TASKS TO PERFORM
(1) Render this sentence from the Pool of Bethesda passage into Spanish: "It promises a lot of things: happiness, closeness, love, strength, relief."
(2) According to the Pool of Bethesda passage, what does sin promise? List every item.
(3) Carry the Pool of Bethesda passage forward from its final sentence.

#### DOCUMENT EXCERPT

So if we're using this analogy where money represents happiness, then investing yourself in the slot machines is never going to bring you more money. The only thing that will do that is hard work. And the trouble with hard work is that it's hard. The so-called "promise" that slot machines offer is that you can acquire all this money without having to do any hard work. And it's a lie. It's absolutely a lie. And again, the same is true with sin. It promises a lot of things: happiness, closeness, love, strength, relief. But it doesn't deliver, and it will never deliver. It is a lie.
My practitioner recently shared with me an idea I really liked. She said she had been thinking about the story in the Bible about the Pool of Bethesda. In case you're unfamiliar with the story, I'll give you a quick rundown. The pool of Bethesda was a large pool of water--the size of a football field. Many people believed that every once in awhile, an angel came down and touched the water which caused a ripple. They believed that if you could be the first person to touch the water after seeing that ripple, you would be healed of any ailment. So as a result, huge crowds of sick people sat around this pool all the time, waiting for the payout. They lived their lives around it. Remember, this pool is the size of a football field. Just imagine how many people would be packed all around it, each one hoping to be the first to make it to the water. One man in particular that is discussed in the story was lame (i.e. he could not walk), and had been sitting by the pool for 38 years. He couldn't walk, and he didn't have anyone who was willing to lift him over toward the pool, so he obviously had no chance of ever making it to the water before anyone else. But he stayed there anyway, foolishly believing that maybe he could. One day Jesus came by, saw this man, and asked him if he wanted to be healed. He answered by saying that he didn't have anyone who could carry him over to the water in time to be healed. And Jesus responded by telling him to just take up his bed and walk. Immediately, the man was healed and walked away from the pool.

########
#### EXTRACTED MATERIAL

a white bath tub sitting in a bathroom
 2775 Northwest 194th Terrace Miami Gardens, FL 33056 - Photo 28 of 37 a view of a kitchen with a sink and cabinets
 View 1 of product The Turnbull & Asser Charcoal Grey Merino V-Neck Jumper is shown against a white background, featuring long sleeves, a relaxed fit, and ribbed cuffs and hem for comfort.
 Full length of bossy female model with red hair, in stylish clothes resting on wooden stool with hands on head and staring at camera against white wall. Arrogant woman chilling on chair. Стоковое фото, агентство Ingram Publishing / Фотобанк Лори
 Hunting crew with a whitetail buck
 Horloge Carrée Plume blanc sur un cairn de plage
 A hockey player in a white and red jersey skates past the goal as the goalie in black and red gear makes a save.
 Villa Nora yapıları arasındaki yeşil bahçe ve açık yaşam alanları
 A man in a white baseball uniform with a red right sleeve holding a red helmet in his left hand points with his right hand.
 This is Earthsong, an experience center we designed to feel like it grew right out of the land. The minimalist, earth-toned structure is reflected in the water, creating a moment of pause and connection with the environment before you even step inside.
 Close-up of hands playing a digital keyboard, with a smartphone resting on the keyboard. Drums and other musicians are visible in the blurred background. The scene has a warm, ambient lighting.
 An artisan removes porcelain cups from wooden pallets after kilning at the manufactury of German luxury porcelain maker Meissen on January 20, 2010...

########

ANSWERS PER TASK
(1) Promete muchas cosas: felicidad, cercanía, amor, fuerza, alivio.

(2) happiness, closeness, love, strength, relief

(3)
Now I found my practitioner's interpretation of this story particularly interesting. The Bible is clear that Jesus revealed Himself only to this man, and to no one else. So for awhile, she had wondered why Jesus only healed that one man at the pool. Surely there had to have been thousands of sick people gathered there, all desperately staring at the pool, hoping that the ripple would cure them. So why didn't he just heal everybody there? The conclusion she came to was that because this one man He talked to was the only man who actually looked away from the pool. He was the only one who actually looked away from the false promises that it offered. Once Jesus questioned him and really made him examine his own situation, he realized and acknowledged that the situation was hopeless. There was no possible way he would ever actually make it to the pool in the time. It just wasn't going to happen. So his 38 years sitting there thinking that he might were a waste. But the important part is that he finally was able to turn away from the pool and follow where Christ led him, and sin no more. Everyone else presumably just kept staring at the pool.
I have realized that I have been sitting, staring at a pool, thinking falsely that it will bring me everything I need if I can just get to it in time. And I have seen that this is a lie. It's just as impossible for me to reach my metaphorical pool as it was for the lame man to reach the Pool of Bethesda. Now I'm not going to cut myself down completely as a terrible person. It would simply be incorrect to say that I'm a miserable, worthless person who has never done anything right. I have done lots of things right. However, lately I've been realizing that I had been ignoring the bad parts, or covering them up and thinking that the good parts were sufficient to make up for them. But good and evil are like oil and water. Even if you've got a solution that's 90% water and only 10% oil, it doesn't matter how much you shake up the bottle; the oil will never dissolve. You need to filter out the oil completely. And that is what I need to do. I cannot expect the oil in my life to ever mix with the water.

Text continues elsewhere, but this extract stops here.